Comparing Performance of Amoxicillin and Intramuscular Benzathine Penicillin in Relieving Manifestations of Streptococcal Pharyngitis in Children

ST Eslami 1, A Nassirian 2, H Nassirian 1, E Hatami 3, E Sobhani 4, R Najibpour 5
PMCID: PMC4335436  PMID: 25709132

Summary

Objective

To compare clinical and bacteriologic responses to intramuscular benzathine penicillin G (BPG) and single dose of amoxicillin in Group A streptococcal (GAS) pharyngitis.

Design

This study included 571 children from 6 to 15 years old age, with pharyngitis, who were admitted to 45 elementary and guidance schools from 7 regions of Education Organization in North-East of Iran, Mashhad. They were screened for enrollment and if he/she presented pharyngitis with clinical criteria of sore throat, erythema, exudate and tender or enlarged anterior cervical lymph nodes. Exclusion criteria included reports of antibiotic use, negative throat culture for GAS and history of allergy to the drugs. Clinical and bacteriologic responses to BPG and once daily orally amoxicillin were considered and compared.

Results

In the amoxicillin group, treatment failure was more than the penicillin group (18.9% vs. 6.4%, respectively) but the difference was not statistically significant (p < 0.05). Both drugs were significantly effective in reducing pharyngitis manifestations but penicillin was significantly more effective in reducing exudate than amoxicillin.

Conclusion

Our study was in line with studies comparing the two drugs. The results show that once-daily therapy with amoxicillin is as effective as intramuscular benzathine penicillin G for the treatment of GAS pharyngitis, but penicillin was significantly more effective in reducing exudate and concurrent signs vs. amoxicillin.

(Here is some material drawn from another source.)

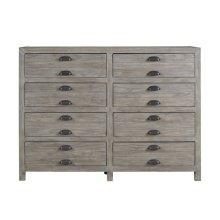 Gilmore Drawer Dresser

Keywords: Streptococcal Pharyngitis, Erythema, Lymph nodes, Amoxicillin, Penicillin

Introduction

Recent reports from low-income countries indicate an incidence rate of Acute Rheumatic Fever 50 to 100 times higher than in high-income countries. Therefore, diagnosis and treatment of GAS pharyngitis is very important. Many studies have shown that amoxicillin taken once a day may be as effective as oral penicillin V. There had been trials about once-daily therapy for strep throat with amoxicillin.68 We aimed to compare efficacy of once-daily orally amoxicillin and BPG in relieving various clinical manifestations and their bacteriologic response to the pharyngitis.

Subjects and Methods

The study was a prospective randomized controlled clinical trial included 571 children from 6 to 15 years old age who were admitted to 45 elementary and guidance schools from 7 regions of Education Organization in North-East of Iran, Mashhad. The children were screened for enrollment if they presented pharyngitis with clinical criteria of sore throat, erythema and exudate, tender or enlarged anterior cervical lymph nodes, performing throat culture before the initiation of drug prescription, GAS positive throat culture. Exclusion criteria included reports of one or more of the following: oral antibiotic use within preceding week or intramuscularly administered antibiotics within 28 days prior to the visit, no signs of pharyngitis, and negative throat culture for GAS, history of allergy to the drugs.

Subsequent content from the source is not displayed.